The Australian Energy Market Commission today released the Stage 1 Draft Report in its review of the design, function and roles of facilitated gas markets and gas transport arrangements on Australia’s east coast.
The review is being carried out for the COAG Energy Council to support energy ministers’ vision for Australia’s future gas market. Today’s draft report proposes a set of immediate and long term market reform priorities for stakeholder consultation.
AEMC Chairman, John Pierce, said new dynamics were driving the need to consider whether current arrangements would allow eastern gas markets to adapt to significant changes in supply and demand conditions in the long term.
“East coast gas markets are seeing a period of growth and change, as unconventional gas resources become more important and domestic prices are increasingly exposed to international price trends.
“The gas market framework must be flexible and resilient enough to respond to both domestic and global change in the interest of consumers,” Mr Pierce said.
The East Coast Wholesale Gas Market and Pipeline Frameworks Review looks at how gas is bought and sold once it leaves the ground.
In this review, the Commission is considering:
- the appropriate structure, type and number of facilitated markets on the east coast, including options to enhance transparency and price discovery, and reduce barriers to entry;
- opportunities to improve effective risk management, including through liquid and competitive wholesale spot and forward markets which provide tools to price and hedge risk; and
- changes to strengthen signals and incentives for efficient access to, use of and investment in pipeline capacity.
“Our draft report has identified a set of practical initiatives that can be implemented now to take us in the right direction, while we examine long-term market design issues over the next 6-12 months,” Mr Pierce said.
The AEMC has also been asked to undertake a detailed review of the pipeline capacity, investment, planning and risk management mechanisms in the Victorian Declared Wholesale Gas Market. The draft report released today incorporates the initial phase of analysis for the Victorian Review. Further work specific to the Victorian market will be carried out in the latter half of this year.
The Stage 1 draft report provides a clear overview of how Australia’s gas markets are currently structured and outlines areas where reforms may be required to accommodate the changing dynamics that LNG exports and increasing coal seam gas reliance brings. The priority areas for longer term reform include:
- Liquid wholesale market delivering an efficient reference price;
- Ability to trade pipeline capacity in response to price signals; and
- Pipeline investment in the Victorian Declared Transmission System (DTS).
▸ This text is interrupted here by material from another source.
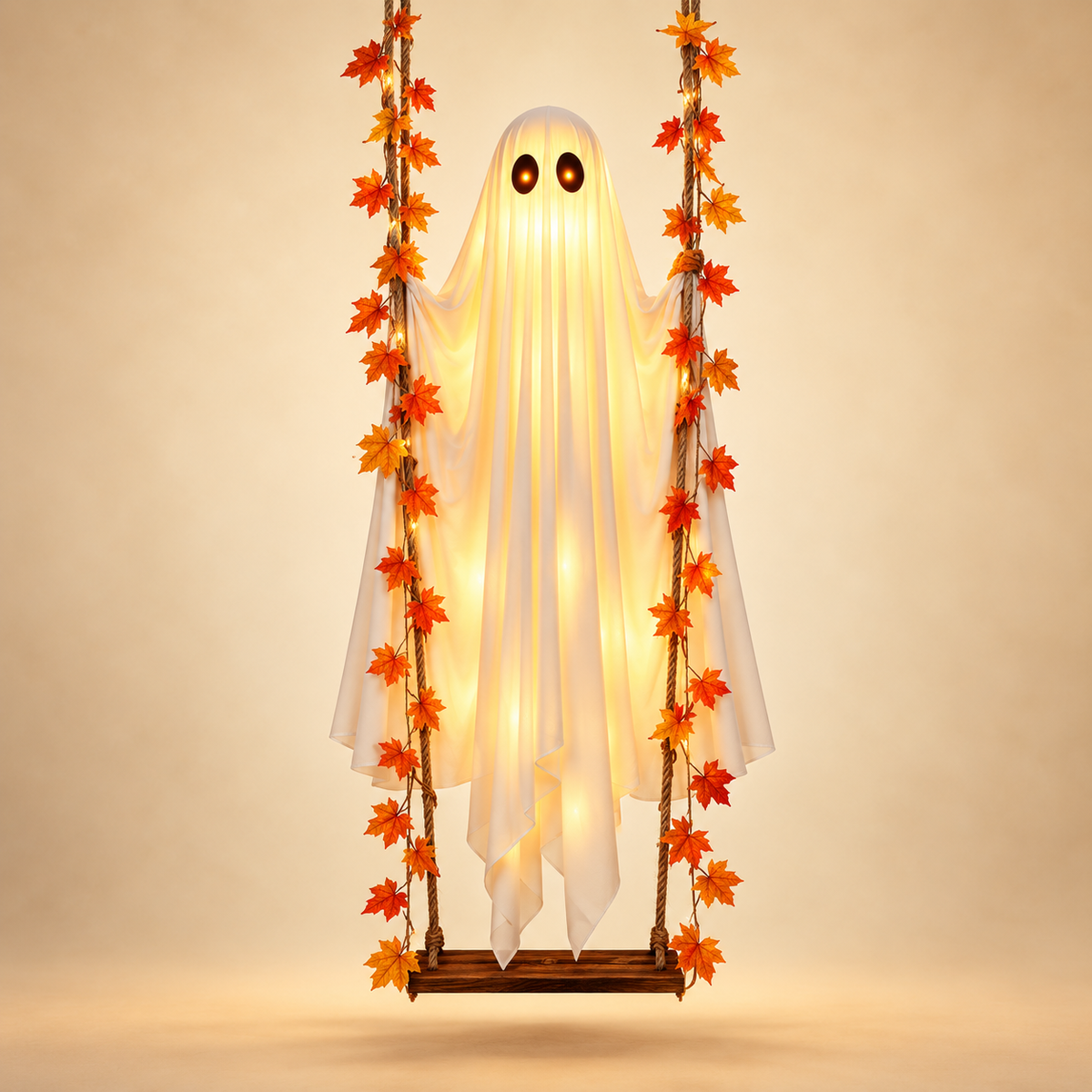 Haunted Ghost Swing Decoration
The draft report also outlines practical initiatives for comment by stakeholders which could be pursued immediately to boost the efficient and effective operation of the gas market, including:
- Improving price transparency through either a survey-based index for contracts and/or aggregating existing publicly available information;
- Establishing the Bulletin Board as a one-stop shop for gas market data, including enhancing compliance with Bulletin Board requirements;
- Establishing a technical working group to start analysis on simplification of the Short Term Trading Market design with the goal of transitioning to a balancing market;
- Assessing the degree to which the Enhanced Pipeline Capacity Information rule request recently proposed by the COAG Energy Council will deliver sufficient information to the market to support secondary capacity trading and achieve the National Gas Objective;
- Harmonising definitions of gas trading days across the markets; and
- Removing the limitation in the National Gas Law on who can submit Declared Wholesale Gas Market rule changes.
Mr Pierce said the Commission’s work needed to be considered alongside work being undertaken by other government agencies, particularly the ACCC inquiry into Eastern and Southern Australian wholesale gas prices.
“Our review starts when gas enters the transmission pipeline and ends when it is released in the consumer’s home, so we’re not looking at gas supply issues or prices. We are however working closely with other agencies looking at those issues,” he said.
The Commission is seeking submissions on the stage one draft review from interested stakeholders by Monday 1 June 2015.